In chapter 2 of the book "Designing Data-Intensive Applications", the author Martin Kleppmann dives deep into the concepts of data models and query languages. Kleppmann mainly compares three prominent data models: the relational model, the document model, and the graph data model.

  1. The Relational Model: This model, pioneered by Edgar F. Codd in the 1970s, represents data as tables with rows and columns. It forms the basis for SQL databases like PostgreSQL, MySQL, and Oracle.

  2. The Document Model: Here, data is stored as self-contained documents, often in a JSON or XML format. This model is used by NoSQL databases like MongoDB and CouchDB.

  3. The Graph Data Model: In this model, data is represented as a graph, with nodes (entities) and edges (relationships). Graph databases like Neo4j excel at handling highly interconnected data

After exploring data models, the chapter shifts focus to query languages, which are the interfaces we use to interact with databases and retrieve or manipulate data. Kleppmann covers two prominent query languages:

  1. SQL (Structured Query Language): This declarative language is used with relational databases. It allows you to specify the data you want without worrying about the implementation details.

  2. MapReduce Querying: This programming model is for processing large amounts of data in bulk. The MapReduce model consists of two main phases: the Map phase, where data is filtered and sorted, and the Reduce phase, where the intermediate results are combined and aggregated.

Mind Map

Key Concepts

  1. Normalization and Denormalization The concepts of normalization (reducing redundancy) and denormalization (introducing redundancy) in database design are critical trade-offs that significantly affect query performance, storage efficiency, and data consistency.

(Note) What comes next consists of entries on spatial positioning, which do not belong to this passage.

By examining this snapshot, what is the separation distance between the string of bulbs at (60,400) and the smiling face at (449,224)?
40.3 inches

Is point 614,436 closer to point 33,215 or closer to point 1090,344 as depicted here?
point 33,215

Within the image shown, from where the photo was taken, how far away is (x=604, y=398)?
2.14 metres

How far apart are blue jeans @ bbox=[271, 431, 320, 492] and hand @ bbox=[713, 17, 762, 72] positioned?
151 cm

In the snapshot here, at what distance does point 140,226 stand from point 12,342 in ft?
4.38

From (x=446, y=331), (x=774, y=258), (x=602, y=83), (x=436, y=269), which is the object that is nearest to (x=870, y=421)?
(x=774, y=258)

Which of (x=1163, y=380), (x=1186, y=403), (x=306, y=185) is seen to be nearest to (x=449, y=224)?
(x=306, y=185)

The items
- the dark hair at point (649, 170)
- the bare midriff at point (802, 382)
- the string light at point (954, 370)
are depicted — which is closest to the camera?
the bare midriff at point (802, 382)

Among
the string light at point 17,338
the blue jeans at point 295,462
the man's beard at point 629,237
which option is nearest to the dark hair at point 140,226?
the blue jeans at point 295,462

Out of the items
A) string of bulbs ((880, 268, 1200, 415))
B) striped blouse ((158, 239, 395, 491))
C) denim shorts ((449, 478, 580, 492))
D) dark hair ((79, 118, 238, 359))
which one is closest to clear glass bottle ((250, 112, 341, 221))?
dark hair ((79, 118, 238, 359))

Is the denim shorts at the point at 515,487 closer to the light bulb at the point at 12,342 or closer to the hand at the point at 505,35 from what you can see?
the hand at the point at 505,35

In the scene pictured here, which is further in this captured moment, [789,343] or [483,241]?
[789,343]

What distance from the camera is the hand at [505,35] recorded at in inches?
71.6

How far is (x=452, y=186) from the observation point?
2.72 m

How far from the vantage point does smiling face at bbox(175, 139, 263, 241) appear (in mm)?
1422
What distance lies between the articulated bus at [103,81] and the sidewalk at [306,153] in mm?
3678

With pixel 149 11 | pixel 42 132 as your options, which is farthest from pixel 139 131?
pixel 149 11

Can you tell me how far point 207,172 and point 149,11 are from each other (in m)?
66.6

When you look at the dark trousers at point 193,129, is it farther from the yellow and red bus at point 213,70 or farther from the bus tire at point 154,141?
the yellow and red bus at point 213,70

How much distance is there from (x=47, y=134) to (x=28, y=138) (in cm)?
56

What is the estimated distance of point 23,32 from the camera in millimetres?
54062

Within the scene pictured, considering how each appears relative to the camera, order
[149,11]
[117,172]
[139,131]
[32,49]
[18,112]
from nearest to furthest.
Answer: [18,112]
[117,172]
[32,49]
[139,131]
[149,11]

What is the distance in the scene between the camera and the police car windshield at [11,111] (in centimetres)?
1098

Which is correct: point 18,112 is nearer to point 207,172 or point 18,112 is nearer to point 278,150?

  2. Query Optimization The concept of query optimization, including techniques like indexing, execution planning, and distributed query processing, is crucial for achieving good performance in data-intensive applications.

  3. Replication and Partitioning The concepts of replication (creating redundant copies of data) and partitioning (splitting data across multiple nodes) are fundamental for building scalable, fault-tolerant, and performant distributed data systems.

  4. Data Locality: The concept of keeping related data as close together as possible, either on the same machine or in the same partition, to minimize the need for remote data access and improve query performance.

Interesting example

In Chapter 2, the author Martin Kleppmann uses the example of LinkedIn's system for storing and querying data about users, their professional connections, jobs, skills, and other domain-specific entities and relationships.

In the relational model, data is normalized into separate tables with relationships established via foreign keys. The document model embeds related data within a single document structure. The graph model represents entities as nodes and relationships as edges directly connecting them.

The choice between these models depends on factors like query patterns, data interconnectivity needs, scalability requirements, and data access patterns for the LinkedIn resume use case.